New York magazine is considered one of the most prestigious magazines in America. New York magazine is no longer able to publish a weekly print edition. We were not joking when we told you thousands of times that print is dead.

Starting next March, New York will print only two issues a month. David Carr sums up the unavoidable logical reason why:

Digital revenues have been growing at a rate of 15 percent year-over-year, and in the coming year will surpass print advertising revenues, according to Mr. Burstein. But part of the reason those lines are crossing is that the print revenues are plummeting.

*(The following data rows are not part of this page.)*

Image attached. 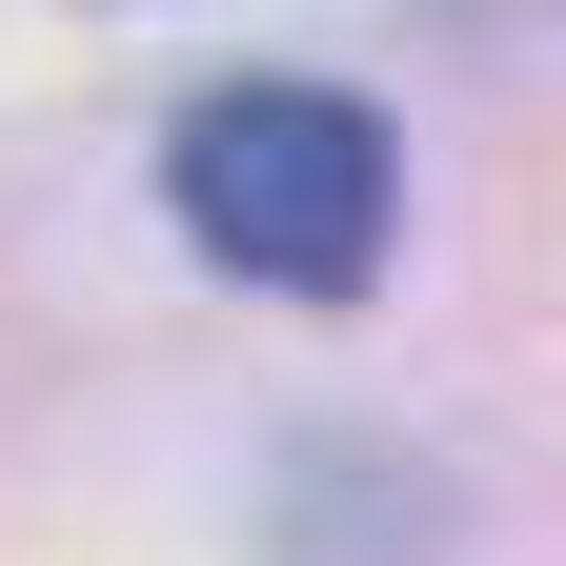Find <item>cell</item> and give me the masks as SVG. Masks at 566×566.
I'll use <instances>...</instances> for the list:
<instances>
[{
  "mask_svg": "<svg viewBox=\"0 0 566 566\" xmlns=\"http://www.w3.org/2000/svg\"><path fill=\"white\" fill-rule=\"evenodd\" d=\"M163 202L223 283H283V304H365L385 283V223H405V163L344 82H223L182 102L163 142Z\"/></svg>",
  "mask_w": 566,
  "mask_h": 566,
  "instance_id": "1",
  "label": "cell"
}]
</instances>
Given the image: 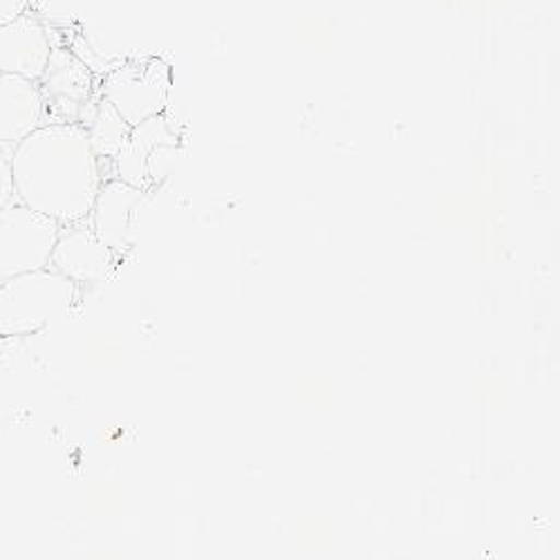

Print has been a technological anachronism for years now. But newspapers and magazines continued to reap good profits from print ads, so they continued printing. As digital ad revenue inevitably rises and print circulation inevitably drops, more and more magazines will choose to invest more and more online, and more and more print issues will fall away. Print will never truly die—like radio and other once-dominant media channels, it will just shrink down to a more modest size as other, more popular, superior media technologies eat away at its user base. So this is all a process of right-sizing, really. The worst thing about it is the loss of jobs that will hit the print lifers who were unlucky enough to be too old to get rehired elsewhere (though those jobs will be replaced, to some extent, by jobs online).

The second-worst thing about it is all the dewy paeans to print that we will all be forced to endure by nostalgic media people. None of these should be read, or written.

The best thing about it is the satisfaction of knowing that Adam Moss is now basically a website editor.